# DATASET ENTRIES
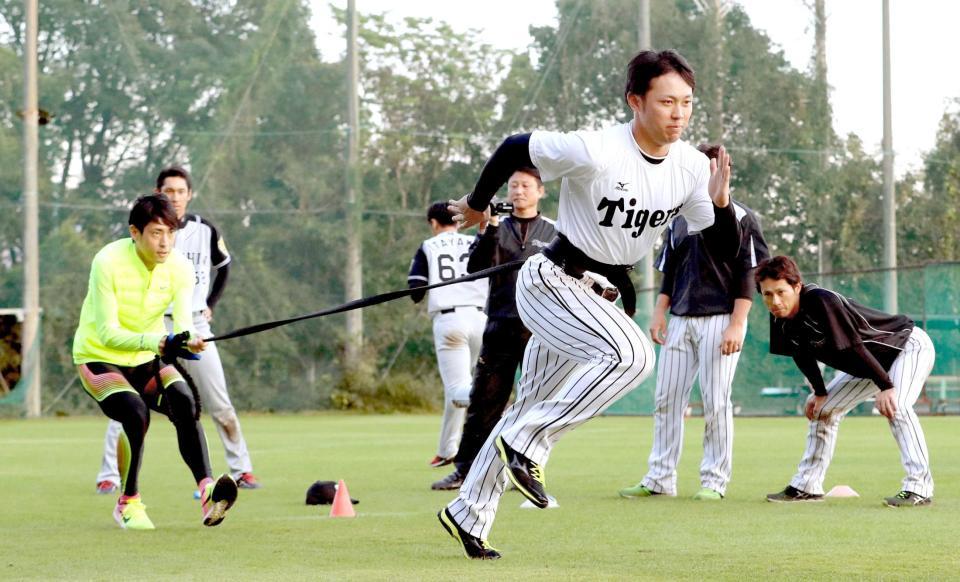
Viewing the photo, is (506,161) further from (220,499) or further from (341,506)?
(341,506)

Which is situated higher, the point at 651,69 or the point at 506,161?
the point at 651,69

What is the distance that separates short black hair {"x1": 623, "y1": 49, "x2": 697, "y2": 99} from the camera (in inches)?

# DIRECTIONS FOR THIS TASK
Copy out every line of the items above word for word, leaving out the pictures.

# RESULT FOR THIS EXERCISE
Viewing the photo, is (506,161) further from (220,499) or further from (341,506)?
(341,506)

Which is situated higher, the point at 651,69 or the point at 506,161?
the point at 651,69

What is the distance that separates short black hair {"x1": 623, "y1": 49, "x2": 697, "y2": 99} from the camera (in inches)?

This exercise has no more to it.